Il est important de définir les rôles de chacun des collaborateurs. Qui sera chargé de tenir le stand (jamais occuper le même créneau journalier ou horaire) ? mise en garde contre les faux débauchages et offres alléchantes. Qui sera délégué à la recherche d'informations sur les stands des concurrents (reporting). Tout événement non ordinaire doit être consigné (rapport d'étonnement). Certains concurrents n'hésitent pas à envoyer des personnes pour occuper vos commerciaux sur votre stand. Les vrais clients, lassés d'attendre ou du manque d'attention vont sur le stand de votre concurrent.

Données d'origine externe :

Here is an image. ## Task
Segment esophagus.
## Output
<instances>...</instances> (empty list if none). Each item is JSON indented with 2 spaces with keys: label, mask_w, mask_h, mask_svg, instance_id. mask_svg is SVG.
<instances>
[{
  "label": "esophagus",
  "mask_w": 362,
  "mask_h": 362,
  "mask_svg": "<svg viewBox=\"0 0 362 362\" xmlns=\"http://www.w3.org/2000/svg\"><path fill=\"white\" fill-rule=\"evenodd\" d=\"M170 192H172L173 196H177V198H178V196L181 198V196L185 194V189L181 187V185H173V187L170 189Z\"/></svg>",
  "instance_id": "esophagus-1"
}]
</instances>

Les moyens et procédures pouvant et devant être mis en place in situ ne manque pas : éviter les zones aveugles ou trop encombrées - disposer d’un éclairage suffisant - placer des miroirs et caméras de surveillance bien visibles et d'autres discrètes (pin-holes - ne pas placer de pancarte à hauteur d’homme - accès au stand portier sonore - éviter le désordre et les poubelles qui traînent - sélectionner les personnels pour tenir le stand - attention au nombre de clés en circulation (changer le cylindre et code à chaque exposition) - briefer les collaborateurs - étudier la disposition des stands alentours - se regrouper par pavillons - inventaires surprises - interdire l’emprunt d’objet même pour quelques minutes - espace stand et réception clients séparés - ne jamais laisser le stand sans surveillance - tout l'espace du stand doit rester net pour prévenir toute dissimulation - interdire aux collaborateurs de garder un sac en entrepôt - les containers vides seront scellés comme les pleins - le matériel peut recevoir un marquage invisible - toujours deux collaborateurs sur le stand - ne jamais accepter de « cadeau » (cheval de Troie) à moins que ce soit pour les remettre au service de sécurité en vue de leur analyse...

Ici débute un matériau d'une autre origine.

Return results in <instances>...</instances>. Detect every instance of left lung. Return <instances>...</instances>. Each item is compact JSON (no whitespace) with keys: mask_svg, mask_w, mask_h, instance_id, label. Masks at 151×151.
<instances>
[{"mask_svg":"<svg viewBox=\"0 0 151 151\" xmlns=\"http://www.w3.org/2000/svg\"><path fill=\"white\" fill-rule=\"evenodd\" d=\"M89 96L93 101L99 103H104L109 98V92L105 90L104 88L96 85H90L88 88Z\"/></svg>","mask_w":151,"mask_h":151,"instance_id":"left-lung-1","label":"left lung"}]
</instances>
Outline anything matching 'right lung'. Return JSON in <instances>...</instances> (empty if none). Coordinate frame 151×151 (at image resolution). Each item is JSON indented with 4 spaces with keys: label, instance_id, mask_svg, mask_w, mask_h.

Que penser d'un collaborateur qui accepte une clef USB et l'introduit dans le réseau ! La DRSD recommande d’utiliser un matériel dédié « ordinateur de salon » disposant de droits restreints, doté d’un VPN privilégiant la connexion Internet par le réseau de l’opérateur, de l’entreprise, de télécharger les applications et les mises à jour uniquement sur des plateformes officielles et sécurisées, note destinée aux exposants Euronaval novembre 2024. Une faille de sécurité qui permettait de suivre les utilisateurs de l'application sportive Strava découverte par un Australien en janvier 2018, a permis de découvrir et localiser plusieurs centaines agents de renseignement et militaires. La faille n'a été corrigée qu'en juillet 2022.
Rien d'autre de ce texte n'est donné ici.